Champion Emiko Raika is drawing new fans to an old sport - boxing. As Japan's top woman boxer prepares for her first world title bout, she is becoming a role model for other women athletes.
Emiko Raika is a well-muscled 26-year-old woman with short, dyed brown hair. She spends her free time playing pachinko, a Japanese slot machine game, and reading comic books.
But she actually has little free time. In February, she became Japan's champion female featherweight boxer. Now, she aims to become a world champion in the featherweight class - boxers who weigh 57 kilograms or less.
On December 18, she fights Sharon Anyos, Australia's dominant female boxer and the world titleholder. In her two and a half years as a professional, Ms. Raika has piled up seven wins, one loss and one draw. Ms. Anyos has a record of 11 wins and one draw. "I am fighting not to beat the opponent but myself," says Ms. Raika. "I am devoted to becoming a world champion. By having that goal in mind, I feel I become stronger."
Despite Ms. Raika's success, professional women's boxing remains a very minor sport in Japan. In the United States, women's boxing is becoming popular, both among athletes and fans. The daughters of former heavyweight greats Muhammad Ali and Joe Frazier fought recently and attracted large crowds.
In Japan, society traditionally expects women to behave quietly, even in sports. Although in recent years, more women have taken up sports dominated by men, such as karate, many people still think women should not box because they could get hurt.

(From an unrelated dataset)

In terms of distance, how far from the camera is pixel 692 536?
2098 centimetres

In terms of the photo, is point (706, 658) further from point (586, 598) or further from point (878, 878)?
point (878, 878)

Most Japanese female athletes compete in less rigorous sports, such as tennis and swimming. Ms. Raika knows her sport is a bit rough, she already has suffered a broken nose during training. The talkative Ms. Raika shrugs off the injuries. "When I told friends that I want to become a boxer, they were surprised and put down my decision because I am a woman," she says. "But I had to resist. I like boxing and I wanted to do it. In fact, I am expressing myself through boxing."
When she is not boxing or training, Ms. Raika likes to hang out in blue jeans
Ms. Raika was born in 1976 in the western city of Kyoto, where she lived with her grandmother. But her grandmother died when Ms. Raika was three. She spent the next 15 years in a children's home, leaving only when she graduated from high school.
After high school, she entered a junior college and received a diploma. She worked at a dental clinic as a nurse, but quit after a month, because she didn't like wearing the uniform skirt. She says other jobs she tried did not make her happy. "I felt as if I were not living and felt myself destroying. I was very weak mentally. I could choose to have an ordinary life but I wanted more that just that - to become strong," she says.
She joined a boxing gym to change her life, and soon found herself on her way to a new career.
Three years ago, she was declared the most valuable player at an amateur tournament. Her achievement paid off when the owner of a Tokyo boxing gym, Toshihiro Yamaki, spotted her. Mr. Yamaki says he was impressed by her performance and asked Ms. Raika to join his gym. "I told her I will take care of the rent and food if she wants to become professional. So she came to Tokyo. From that day, she is going through heavy training to take the world title," he says.
The Japan Boxing Commission does not recognize women's professional boxing. But as the number of women boxers rose, Mr. Yamaki created a new association in 1999 to give women a chance to fight professionally. Today, nearly 50 women are in the association.
Mr. Yamaki says Ms. Raika's success has already brought many women into gyms nationwide. About 10 women are training at his gym and some hope to become professionals. He expects the number will rise as Ms. Raika wins more bouts.